TASKS AND EXERCISES:
a - In the podcast notes, on what date was the Melbourne Town Hall emergency meeting held?
b - Write out the podcast notes word for word from "Dr Karen Klang" to "about these concerns.".
c - List the five activists whose speeches this episode features, as named in the podcast notes.

GIVEN TEXT:
-------
Stepping and speaking up together

The Sustainable Hour no. 477 | Podcast notes

Today we focus on the Melbourne Town Hall emergency meeting #SteppingUpTogether which was held on 9 September 2023 – an important meeting organised by grassroots climate groups. Its ambitious and non-apologetic aim was to start the process of getting the climate movement to come together as never before. We feature five of the activists who spoke that day:

Gilbert Rochecouste founded Village Well 32 years ago – a placemaking Naarm/Melbourne-based organisation with a world-wide reach. Gilbert speaks very emotionally about the regenerative world that is emerging to replace the extractive world that has led to the climate crisis that we are experiencing right now. His emphasis is on getting all the various organisations and groups in this space to mobilise and work together and create a new inspirational story.

Dr Liz Boulton is a former army officer. She outlines the place that her inspirational PhD thesis Plan E has in helping us firstly survive and then thrive as we organise to face up to the climate crisis. Her idea is effectively to turn the “old story” of how our military operates as well as what is national security on its head. 

Dr Karen Klang takes us through the serious and many faceted health implications of the climate crisis which will continue to play out even after we start to get real on climate. She talks about her involvement with the campaign to stop fracking in the Beetaloo.

Dr Louise Woodward is a Darwin-based paediatrician. She takes us through what was for her a transformative experience, as she firstly initiated an open letter to politicians outlining her concerns about the impacts on people’s health if the planned fracking and processing of gas in the Northern Territory’s citizens went ahead. This then resulted in her leading a delegation of her colleagues to Canberra to speak to politicians about these concerns.

Robert Bakes, founder of Vote Earth Now, takes us through his “traffic light assessment” of election candidates based on their responses on important climate policies leading up to any election. These responses then guide the production of “how to vote” guides in all electorates.

Last week, we featured the speeches by associate professor Mark Diesendorf and 14-year-old school striker Charlotte Gallace.

A big thank you to Robert McClean who recorded the speeches. Robert has covered the town hall meeting and interviewed several of the speakers in his podcast Climate Conversations. Among them Charlotte Gallace, Mark Diesendorf, Gilbert Rochecouste, Liz Boulton and Robert Bakes, as well as Robert Patterson who initiated the event and Tony Gleeson who was one of the event moderators.

. . .
-------
Records from a data collection:

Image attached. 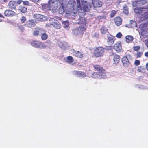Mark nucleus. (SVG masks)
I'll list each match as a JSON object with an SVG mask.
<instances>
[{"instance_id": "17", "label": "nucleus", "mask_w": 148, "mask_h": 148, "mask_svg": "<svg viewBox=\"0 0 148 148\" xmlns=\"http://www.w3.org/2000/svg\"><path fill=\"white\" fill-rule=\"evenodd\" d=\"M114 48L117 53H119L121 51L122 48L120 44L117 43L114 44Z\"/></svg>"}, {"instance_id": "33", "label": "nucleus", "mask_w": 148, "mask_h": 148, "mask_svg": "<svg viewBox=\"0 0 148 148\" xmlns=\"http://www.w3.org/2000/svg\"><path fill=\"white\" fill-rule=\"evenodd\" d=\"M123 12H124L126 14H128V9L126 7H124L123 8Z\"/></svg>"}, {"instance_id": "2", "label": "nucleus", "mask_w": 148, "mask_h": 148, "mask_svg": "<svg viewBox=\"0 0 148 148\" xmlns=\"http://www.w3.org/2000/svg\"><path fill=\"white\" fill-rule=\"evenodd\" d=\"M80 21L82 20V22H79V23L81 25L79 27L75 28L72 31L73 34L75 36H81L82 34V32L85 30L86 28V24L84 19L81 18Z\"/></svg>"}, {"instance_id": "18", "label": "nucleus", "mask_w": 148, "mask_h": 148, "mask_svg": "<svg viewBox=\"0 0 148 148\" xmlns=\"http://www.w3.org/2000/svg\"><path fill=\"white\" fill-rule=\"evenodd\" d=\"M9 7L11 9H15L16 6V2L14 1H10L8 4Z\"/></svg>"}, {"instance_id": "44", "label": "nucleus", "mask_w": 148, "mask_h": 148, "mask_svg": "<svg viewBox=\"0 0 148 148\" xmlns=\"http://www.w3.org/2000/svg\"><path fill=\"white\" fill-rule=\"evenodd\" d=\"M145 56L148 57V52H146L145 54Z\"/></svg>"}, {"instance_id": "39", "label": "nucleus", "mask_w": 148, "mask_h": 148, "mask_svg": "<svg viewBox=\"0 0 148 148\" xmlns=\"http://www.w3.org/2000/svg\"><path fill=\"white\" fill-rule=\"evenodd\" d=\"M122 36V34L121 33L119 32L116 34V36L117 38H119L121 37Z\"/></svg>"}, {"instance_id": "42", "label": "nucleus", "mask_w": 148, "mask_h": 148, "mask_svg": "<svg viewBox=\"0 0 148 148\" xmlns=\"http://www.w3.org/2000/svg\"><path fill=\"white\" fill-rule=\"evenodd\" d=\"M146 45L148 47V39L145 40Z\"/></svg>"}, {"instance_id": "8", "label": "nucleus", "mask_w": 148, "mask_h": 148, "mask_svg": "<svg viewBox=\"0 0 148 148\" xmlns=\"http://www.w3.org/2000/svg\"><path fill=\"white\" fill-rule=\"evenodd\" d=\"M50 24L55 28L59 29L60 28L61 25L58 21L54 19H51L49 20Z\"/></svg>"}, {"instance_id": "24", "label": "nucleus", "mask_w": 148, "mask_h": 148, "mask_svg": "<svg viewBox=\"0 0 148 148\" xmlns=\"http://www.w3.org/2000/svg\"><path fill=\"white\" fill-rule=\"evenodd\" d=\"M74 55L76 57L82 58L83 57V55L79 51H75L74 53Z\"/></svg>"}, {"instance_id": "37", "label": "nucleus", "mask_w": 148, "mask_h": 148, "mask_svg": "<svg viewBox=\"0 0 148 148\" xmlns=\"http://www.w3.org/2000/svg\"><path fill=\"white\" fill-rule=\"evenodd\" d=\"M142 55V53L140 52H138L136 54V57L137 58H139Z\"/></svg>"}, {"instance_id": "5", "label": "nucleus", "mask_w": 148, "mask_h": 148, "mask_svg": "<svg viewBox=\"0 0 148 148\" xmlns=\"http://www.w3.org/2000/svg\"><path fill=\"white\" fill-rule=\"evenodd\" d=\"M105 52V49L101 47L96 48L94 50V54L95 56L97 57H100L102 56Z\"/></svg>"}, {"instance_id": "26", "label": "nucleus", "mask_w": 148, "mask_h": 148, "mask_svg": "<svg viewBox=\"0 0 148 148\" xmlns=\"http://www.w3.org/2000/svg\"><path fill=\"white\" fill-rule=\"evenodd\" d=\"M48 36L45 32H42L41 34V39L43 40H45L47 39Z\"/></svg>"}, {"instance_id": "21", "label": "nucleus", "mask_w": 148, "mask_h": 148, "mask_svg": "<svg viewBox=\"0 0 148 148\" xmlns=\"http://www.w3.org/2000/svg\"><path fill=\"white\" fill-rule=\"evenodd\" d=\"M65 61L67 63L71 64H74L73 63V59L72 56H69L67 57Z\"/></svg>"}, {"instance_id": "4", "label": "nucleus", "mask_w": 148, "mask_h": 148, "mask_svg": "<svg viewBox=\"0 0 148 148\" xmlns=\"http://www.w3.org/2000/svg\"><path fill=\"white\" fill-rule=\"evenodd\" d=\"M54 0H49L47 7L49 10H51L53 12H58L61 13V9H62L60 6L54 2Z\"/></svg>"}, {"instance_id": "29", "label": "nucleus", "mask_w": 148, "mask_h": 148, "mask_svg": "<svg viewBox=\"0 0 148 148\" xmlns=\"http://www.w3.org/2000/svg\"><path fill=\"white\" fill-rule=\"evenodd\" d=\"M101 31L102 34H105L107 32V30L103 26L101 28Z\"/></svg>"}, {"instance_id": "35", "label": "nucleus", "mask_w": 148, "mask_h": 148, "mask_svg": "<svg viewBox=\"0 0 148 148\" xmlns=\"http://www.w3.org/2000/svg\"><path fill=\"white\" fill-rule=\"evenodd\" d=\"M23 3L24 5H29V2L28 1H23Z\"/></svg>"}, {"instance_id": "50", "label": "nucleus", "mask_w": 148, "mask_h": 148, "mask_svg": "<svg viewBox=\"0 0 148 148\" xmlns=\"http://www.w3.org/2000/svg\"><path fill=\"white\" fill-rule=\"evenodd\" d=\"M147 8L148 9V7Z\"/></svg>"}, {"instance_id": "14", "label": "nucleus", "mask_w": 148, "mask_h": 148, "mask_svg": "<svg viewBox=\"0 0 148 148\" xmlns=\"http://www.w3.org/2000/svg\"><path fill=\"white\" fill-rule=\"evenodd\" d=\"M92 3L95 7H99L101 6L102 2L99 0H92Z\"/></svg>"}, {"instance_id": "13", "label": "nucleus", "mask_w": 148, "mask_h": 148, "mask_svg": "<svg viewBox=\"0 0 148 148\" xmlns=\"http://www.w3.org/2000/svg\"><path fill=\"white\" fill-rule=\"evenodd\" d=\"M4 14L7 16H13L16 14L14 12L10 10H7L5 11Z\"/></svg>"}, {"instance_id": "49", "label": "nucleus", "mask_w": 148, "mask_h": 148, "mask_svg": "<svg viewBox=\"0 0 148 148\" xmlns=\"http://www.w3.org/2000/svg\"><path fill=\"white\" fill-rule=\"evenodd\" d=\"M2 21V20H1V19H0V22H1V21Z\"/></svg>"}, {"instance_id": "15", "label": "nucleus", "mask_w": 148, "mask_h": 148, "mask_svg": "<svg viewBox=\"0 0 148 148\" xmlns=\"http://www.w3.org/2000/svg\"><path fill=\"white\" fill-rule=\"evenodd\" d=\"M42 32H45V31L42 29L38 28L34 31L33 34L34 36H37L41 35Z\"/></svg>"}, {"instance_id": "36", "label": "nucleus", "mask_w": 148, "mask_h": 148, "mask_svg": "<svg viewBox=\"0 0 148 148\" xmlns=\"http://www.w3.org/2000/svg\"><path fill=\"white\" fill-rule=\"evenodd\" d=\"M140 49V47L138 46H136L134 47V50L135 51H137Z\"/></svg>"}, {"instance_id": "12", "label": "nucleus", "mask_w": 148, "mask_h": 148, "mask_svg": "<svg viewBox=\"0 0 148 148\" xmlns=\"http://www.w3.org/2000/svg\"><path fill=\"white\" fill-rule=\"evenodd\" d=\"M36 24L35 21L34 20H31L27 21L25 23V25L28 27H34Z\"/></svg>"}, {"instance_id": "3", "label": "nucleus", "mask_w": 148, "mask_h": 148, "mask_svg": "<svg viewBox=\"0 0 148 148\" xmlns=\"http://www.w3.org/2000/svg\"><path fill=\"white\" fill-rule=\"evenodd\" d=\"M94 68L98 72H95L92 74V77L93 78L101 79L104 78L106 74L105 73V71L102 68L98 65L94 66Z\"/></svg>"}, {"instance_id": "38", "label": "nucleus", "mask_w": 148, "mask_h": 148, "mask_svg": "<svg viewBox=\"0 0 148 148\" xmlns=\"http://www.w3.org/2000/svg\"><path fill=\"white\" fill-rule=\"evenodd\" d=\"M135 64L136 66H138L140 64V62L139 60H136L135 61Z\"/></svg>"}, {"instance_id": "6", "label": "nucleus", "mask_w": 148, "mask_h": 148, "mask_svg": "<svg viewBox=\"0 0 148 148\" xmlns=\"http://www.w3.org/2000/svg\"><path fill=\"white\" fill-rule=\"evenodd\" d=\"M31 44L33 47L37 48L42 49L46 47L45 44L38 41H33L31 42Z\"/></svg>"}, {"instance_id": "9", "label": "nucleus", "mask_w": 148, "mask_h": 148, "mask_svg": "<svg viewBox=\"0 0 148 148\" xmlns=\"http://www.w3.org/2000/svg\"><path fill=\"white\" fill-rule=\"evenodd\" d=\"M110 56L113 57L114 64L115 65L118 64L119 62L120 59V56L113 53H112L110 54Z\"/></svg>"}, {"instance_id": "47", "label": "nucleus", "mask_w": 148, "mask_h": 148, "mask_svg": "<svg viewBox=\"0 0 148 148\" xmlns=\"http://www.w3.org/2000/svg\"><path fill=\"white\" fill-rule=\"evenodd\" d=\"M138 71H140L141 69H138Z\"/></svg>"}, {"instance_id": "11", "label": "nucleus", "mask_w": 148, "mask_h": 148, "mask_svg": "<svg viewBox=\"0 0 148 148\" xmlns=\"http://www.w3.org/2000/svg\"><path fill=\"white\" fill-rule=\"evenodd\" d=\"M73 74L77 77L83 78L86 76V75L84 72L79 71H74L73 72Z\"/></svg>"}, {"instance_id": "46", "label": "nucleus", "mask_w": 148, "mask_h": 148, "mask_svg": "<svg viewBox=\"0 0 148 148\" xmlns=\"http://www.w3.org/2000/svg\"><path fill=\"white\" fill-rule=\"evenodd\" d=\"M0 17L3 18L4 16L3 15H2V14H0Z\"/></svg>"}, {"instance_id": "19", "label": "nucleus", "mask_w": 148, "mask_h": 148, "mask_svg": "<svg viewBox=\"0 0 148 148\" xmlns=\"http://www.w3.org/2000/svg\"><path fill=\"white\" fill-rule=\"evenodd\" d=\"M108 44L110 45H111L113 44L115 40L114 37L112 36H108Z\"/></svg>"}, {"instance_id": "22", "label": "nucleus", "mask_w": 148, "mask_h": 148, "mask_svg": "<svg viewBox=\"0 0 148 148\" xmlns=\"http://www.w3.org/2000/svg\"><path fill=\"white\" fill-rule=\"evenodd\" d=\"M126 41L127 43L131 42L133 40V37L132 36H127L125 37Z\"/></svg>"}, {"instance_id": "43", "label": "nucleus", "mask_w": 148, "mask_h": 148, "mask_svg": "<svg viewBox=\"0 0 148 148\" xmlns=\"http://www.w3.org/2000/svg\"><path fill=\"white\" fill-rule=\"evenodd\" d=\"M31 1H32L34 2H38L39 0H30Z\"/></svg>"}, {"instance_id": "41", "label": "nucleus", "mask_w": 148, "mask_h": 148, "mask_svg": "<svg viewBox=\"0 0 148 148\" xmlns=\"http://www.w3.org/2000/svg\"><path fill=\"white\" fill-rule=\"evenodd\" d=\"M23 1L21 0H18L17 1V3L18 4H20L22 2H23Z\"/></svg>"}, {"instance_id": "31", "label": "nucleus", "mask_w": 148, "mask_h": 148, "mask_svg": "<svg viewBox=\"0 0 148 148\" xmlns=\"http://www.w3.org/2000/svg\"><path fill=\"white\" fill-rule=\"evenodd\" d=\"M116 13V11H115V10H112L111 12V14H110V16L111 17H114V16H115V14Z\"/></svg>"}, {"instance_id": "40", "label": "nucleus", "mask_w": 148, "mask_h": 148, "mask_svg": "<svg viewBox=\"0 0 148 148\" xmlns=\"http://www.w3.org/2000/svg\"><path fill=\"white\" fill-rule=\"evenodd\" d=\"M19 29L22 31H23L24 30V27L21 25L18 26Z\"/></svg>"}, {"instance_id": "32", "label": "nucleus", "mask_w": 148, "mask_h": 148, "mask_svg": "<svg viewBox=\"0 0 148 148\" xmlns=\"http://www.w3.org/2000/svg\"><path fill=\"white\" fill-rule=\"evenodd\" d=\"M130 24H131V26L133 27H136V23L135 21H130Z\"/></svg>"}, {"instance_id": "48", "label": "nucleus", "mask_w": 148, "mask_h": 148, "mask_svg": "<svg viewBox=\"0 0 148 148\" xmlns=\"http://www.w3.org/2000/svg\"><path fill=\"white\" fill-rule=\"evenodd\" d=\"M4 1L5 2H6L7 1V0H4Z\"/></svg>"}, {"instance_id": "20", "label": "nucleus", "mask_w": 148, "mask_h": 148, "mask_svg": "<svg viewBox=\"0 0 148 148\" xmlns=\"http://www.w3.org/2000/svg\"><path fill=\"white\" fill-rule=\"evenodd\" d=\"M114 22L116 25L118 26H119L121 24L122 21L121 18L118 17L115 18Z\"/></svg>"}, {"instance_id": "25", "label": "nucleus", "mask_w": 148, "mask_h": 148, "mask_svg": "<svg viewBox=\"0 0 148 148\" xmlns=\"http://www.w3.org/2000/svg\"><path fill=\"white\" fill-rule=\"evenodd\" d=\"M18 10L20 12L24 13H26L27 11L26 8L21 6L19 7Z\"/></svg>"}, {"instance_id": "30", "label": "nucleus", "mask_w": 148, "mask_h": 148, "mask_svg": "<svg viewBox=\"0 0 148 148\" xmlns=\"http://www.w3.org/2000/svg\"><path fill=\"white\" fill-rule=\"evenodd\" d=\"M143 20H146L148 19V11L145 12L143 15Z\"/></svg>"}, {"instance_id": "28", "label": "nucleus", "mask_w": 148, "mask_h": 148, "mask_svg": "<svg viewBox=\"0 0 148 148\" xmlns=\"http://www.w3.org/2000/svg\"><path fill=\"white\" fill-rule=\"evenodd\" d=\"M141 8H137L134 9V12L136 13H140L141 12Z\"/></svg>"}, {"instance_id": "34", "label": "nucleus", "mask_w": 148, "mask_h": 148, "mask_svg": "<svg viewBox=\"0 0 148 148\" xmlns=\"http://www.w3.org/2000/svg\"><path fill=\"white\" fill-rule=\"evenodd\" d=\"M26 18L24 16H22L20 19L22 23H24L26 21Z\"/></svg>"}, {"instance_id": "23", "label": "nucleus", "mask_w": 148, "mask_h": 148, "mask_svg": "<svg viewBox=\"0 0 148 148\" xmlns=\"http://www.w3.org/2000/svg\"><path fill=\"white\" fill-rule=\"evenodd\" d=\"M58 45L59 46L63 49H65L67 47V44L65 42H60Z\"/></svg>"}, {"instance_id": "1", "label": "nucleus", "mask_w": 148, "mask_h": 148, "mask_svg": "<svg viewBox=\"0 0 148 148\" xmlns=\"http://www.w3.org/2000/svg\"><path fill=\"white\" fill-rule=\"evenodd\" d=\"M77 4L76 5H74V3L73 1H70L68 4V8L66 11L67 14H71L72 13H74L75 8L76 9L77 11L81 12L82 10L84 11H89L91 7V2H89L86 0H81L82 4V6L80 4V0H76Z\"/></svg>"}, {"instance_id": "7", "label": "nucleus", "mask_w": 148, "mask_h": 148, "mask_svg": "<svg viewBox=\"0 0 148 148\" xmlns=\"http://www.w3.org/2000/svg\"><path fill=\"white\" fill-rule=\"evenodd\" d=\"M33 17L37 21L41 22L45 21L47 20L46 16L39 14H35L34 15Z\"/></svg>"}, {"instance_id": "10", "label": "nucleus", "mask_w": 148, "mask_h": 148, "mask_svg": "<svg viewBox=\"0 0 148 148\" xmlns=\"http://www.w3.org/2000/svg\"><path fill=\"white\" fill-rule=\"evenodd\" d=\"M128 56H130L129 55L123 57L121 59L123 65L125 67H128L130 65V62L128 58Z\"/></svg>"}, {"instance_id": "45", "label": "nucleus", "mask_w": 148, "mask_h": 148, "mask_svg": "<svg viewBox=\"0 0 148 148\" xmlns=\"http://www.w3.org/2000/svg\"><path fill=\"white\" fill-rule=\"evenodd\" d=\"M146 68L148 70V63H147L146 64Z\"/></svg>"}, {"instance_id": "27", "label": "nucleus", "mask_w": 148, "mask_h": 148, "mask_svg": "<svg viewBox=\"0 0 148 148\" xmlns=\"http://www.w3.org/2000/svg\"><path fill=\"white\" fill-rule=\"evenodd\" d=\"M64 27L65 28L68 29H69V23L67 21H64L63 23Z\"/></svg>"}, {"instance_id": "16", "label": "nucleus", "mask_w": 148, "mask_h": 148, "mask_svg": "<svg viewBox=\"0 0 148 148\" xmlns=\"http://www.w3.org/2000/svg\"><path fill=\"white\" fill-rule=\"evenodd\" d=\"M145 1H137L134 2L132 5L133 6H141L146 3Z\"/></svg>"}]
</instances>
-------
RESPONSES PER TASK:
a - 9 September 2023

b -
Dr Karen Klang takes us through the serious and many faceted health implications of the climate crisis which will continue to play out even after we start to get real on climate. She talks about her involvement with the campaign to stop fracking in the Beetaloo.

Dr Louise Woodward is a Darwin-based paediatrician. She takes us through what was for her a transformative experience, as she firstly initiated an open letter to politicians outlining her concerns about the impacts on people’s health if the planned fracking and processing of gas in the Northern Territory’s citizens went ahead. This then resulted in her leading a delegation of her colleagues to Canberra to speak to politicians about these concerns.

c - Gilbert Rochecouste, Dr Liz Boulton, Dr Karen Klang, Dr Louise Woodward, Robert Bakes